Tally the lines in the records below that contain the string "farther", treating uppercase and lowercase letters as distinct. Reply with the number alone.

[START OF Working data]

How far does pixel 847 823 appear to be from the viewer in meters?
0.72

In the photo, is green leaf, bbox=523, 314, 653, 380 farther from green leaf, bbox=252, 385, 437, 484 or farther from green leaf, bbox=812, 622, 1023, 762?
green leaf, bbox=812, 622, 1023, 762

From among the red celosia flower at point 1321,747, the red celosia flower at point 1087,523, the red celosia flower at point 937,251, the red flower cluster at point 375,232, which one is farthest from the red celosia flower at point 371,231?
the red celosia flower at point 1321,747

[END OF Working data]
[START OF Working data]

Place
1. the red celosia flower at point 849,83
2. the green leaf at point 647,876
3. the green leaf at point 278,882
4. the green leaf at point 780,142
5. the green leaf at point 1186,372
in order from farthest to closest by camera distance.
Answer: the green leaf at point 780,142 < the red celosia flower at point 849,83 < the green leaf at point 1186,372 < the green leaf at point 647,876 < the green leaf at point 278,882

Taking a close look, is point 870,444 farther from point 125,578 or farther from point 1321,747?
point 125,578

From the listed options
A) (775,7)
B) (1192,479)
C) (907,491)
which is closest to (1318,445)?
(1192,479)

[END OF Working data]

- Solved problem
2